11

I've been following this answer to use ffmpeg to convert and play some of my Audible audio-books in LinuxMint. Each book is a single source-file, but I've noticed that ffmpeg lists all the chapters at the start of conversion.

Is there a way to get ffmpeg to split the the book into chapters - convert each chapter into separate files (split by chapters)? Preferably by ffmpeg alone, but using other programs/scripts (together with ffmpeg) is also an option...

(I've seen a few other answers about splitting DVDs into chunks of even lengths or into chapters (using ffmpeg and a python-script), but that's not quite what I'm after, so I'm hoping it was a simpler way of doing it...)

5 Answers 5

12

I've been doing exactly this myself recently: as Nemo commented above - ffprobe gives you a json file with the chapter start and ends easily using the command...
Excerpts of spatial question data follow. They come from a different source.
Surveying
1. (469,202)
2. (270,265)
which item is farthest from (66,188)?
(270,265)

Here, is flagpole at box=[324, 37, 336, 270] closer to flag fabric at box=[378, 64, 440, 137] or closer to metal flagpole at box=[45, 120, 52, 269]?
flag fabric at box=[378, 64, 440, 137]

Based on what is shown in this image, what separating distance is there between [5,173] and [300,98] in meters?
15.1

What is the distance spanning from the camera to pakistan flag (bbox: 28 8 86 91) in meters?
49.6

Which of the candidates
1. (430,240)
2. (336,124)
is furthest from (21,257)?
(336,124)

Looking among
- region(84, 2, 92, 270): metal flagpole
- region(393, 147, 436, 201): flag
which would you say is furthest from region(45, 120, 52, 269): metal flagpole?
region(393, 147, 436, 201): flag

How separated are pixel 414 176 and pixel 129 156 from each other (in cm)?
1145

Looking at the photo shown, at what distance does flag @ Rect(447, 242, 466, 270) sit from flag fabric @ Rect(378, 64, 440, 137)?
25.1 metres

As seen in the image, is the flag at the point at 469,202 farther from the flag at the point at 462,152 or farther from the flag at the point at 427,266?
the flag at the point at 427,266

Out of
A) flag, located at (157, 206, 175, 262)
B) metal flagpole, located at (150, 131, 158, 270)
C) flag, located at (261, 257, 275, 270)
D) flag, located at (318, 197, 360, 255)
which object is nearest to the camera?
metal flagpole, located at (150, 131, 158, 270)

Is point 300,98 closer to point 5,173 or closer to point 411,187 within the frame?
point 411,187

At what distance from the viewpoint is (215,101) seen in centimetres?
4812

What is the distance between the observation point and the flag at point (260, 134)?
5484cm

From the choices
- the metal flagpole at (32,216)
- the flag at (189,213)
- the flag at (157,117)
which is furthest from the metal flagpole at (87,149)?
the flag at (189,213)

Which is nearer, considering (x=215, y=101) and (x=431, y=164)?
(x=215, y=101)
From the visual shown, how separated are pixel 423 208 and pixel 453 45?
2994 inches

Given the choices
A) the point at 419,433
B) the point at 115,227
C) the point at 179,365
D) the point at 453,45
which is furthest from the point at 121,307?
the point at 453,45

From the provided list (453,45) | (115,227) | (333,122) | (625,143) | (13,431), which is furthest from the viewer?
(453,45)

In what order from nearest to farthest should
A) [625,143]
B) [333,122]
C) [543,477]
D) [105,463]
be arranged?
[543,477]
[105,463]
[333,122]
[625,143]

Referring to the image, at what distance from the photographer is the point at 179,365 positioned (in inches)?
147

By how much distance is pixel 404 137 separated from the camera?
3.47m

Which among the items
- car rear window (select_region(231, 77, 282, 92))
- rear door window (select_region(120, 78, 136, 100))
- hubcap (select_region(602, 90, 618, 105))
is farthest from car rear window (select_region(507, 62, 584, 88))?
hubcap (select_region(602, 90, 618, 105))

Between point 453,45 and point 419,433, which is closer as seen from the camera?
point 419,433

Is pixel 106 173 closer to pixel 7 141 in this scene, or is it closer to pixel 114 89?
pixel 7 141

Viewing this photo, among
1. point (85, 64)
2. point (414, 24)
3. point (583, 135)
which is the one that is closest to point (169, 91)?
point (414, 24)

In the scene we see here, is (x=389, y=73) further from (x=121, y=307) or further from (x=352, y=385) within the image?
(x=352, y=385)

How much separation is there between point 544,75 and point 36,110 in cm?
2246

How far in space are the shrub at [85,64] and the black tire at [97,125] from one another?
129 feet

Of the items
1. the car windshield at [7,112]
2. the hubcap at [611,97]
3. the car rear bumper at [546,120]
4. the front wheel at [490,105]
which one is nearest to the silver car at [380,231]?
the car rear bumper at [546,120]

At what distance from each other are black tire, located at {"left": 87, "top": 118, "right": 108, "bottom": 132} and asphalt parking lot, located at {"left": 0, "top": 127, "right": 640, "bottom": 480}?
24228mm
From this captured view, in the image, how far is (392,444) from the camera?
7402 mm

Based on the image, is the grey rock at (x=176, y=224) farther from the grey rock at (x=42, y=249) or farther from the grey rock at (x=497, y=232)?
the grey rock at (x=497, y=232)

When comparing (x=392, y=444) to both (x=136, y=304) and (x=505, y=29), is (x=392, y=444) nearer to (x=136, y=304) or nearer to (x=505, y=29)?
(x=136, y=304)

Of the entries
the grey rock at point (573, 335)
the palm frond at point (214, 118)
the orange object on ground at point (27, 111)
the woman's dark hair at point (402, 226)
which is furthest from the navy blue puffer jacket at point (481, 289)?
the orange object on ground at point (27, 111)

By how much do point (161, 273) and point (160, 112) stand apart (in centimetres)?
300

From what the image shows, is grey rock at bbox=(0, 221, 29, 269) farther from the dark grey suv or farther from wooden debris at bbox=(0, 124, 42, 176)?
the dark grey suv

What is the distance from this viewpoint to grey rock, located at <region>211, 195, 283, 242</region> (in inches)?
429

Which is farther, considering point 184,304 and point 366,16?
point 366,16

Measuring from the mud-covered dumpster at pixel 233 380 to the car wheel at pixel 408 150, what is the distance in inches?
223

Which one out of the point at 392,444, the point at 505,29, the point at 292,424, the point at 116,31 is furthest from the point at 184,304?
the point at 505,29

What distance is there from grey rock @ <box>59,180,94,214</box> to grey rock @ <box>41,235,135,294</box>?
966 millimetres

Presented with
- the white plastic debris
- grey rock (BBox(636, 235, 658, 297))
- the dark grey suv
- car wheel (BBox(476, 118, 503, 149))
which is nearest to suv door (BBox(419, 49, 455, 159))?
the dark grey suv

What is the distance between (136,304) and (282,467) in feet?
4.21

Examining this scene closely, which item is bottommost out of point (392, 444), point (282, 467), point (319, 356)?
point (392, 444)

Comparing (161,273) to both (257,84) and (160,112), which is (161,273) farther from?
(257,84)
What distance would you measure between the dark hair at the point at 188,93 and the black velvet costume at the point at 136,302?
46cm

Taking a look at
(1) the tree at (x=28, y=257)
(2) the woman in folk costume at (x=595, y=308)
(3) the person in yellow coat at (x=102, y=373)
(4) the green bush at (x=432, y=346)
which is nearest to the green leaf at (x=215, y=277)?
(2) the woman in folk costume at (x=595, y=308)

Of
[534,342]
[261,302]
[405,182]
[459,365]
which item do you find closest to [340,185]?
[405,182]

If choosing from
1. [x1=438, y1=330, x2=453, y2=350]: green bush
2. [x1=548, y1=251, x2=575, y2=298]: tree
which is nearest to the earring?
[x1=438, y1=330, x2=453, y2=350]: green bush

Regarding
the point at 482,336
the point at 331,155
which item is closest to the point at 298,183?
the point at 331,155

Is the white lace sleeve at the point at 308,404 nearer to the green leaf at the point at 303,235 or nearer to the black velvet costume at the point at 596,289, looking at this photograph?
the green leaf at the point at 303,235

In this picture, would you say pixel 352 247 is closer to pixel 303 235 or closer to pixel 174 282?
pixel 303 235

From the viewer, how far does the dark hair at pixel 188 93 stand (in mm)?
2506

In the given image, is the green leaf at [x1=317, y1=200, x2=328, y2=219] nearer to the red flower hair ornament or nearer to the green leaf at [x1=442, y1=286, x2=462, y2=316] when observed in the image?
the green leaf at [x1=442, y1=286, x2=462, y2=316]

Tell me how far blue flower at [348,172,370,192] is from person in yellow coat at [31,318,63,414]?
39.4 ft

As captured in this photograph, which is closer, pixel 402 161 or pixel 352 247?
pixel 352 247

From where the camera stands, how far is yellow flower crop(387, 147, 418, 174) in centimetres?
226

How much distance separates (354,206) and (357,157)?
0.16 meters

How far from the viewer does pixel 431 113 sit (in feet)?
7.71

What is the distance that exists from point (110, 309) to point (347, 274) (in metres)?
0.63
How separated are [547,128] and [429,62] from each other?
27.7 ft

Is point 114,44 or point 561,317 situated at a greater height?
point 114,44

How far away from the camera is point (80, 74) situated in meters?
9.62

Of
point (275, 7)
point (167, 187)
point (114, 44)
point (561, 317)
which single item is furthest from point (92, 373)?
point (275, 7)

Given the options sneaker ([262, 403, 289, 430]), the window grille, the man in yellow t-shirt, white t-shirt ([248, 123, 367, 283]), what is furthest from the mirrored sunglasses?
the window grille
ffprobe -i fileName -print_format json -show_chapters

If you add -sexagesimal to the command it creates a slightly more human readable output IMO and the output can be redirected to a file for later processing.

FFmpeg needs a little help so I also used jg and AtomicParsley - the former to parse the JSON file, the latter to add images and metadata to the resultant m4b file.

The script also supports outputting with an m4a file, or conversion to mp3 as required - simple call it with the parameters $1 - input file and (optionally) $2 output type - defaults to m4b.

Using that as a basis I created the following script...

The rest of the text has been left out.